While I remain skeptical that anything like the Roadmap is politically possible, Paul Ryan is doing exactly what any sensible congressional sponsor with limited access to CBO time does; he's saying "Well, when this is getting close to being an actual bill, we'll work with the CBO and the JCT to tweak the tax rates in order to provide the amount of revenue we need." This is entirely normal.
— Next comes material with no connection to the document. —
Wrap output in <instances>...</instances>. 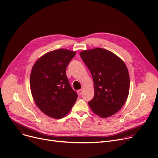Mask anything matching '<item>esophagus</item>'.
Wrapping results in <instances>:
<instances>
[{"label":"esophagus","mask_w":158,"mask_h":158,"mask_svg":"<svg viewBox=\"0 0 158 158\" xmlns=\"http://www.w3.org/2000/svg\"><path fill=\"white\" fill-rule=\"evenodd\" d=\"M82 92H83V89H79L77 90V94L79 95H81L82 94Z\"/></svg>","instance_id":"34e87169"}]
</instances>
Well....OK. Up to a point. But look: Ryan surely has some responsibility to make the tax side of his plan as realistic as possible, especially given his chosen role as toughminded truthteller. And the Tax Policy Center made it pretty clear months ago that he wasn't even close to his revenue goal. It's easy to wave this off as requiring mere "tweaks" to the tax rates, but those tweaks are exactly the place where anyone would quite reasonably be most suspicious of Ryan's willingness to play fair. After all, two or three points of GDP is a lot of money, and a tax skeptic like Ryan is going to have a very hard time making the changes necessary to come up with that kind of dough.
Ryan's Roadmap is 70 pages long and obviously the result of a lot of work. So why not put in a little more work and bring the tax side of the plan into the realm of reason? Is it really that cynical to think it's because he's trying to get credit for being a deficit fighter without having to give up the dramatic tax cuts for the rich he so obviously has his heart set on?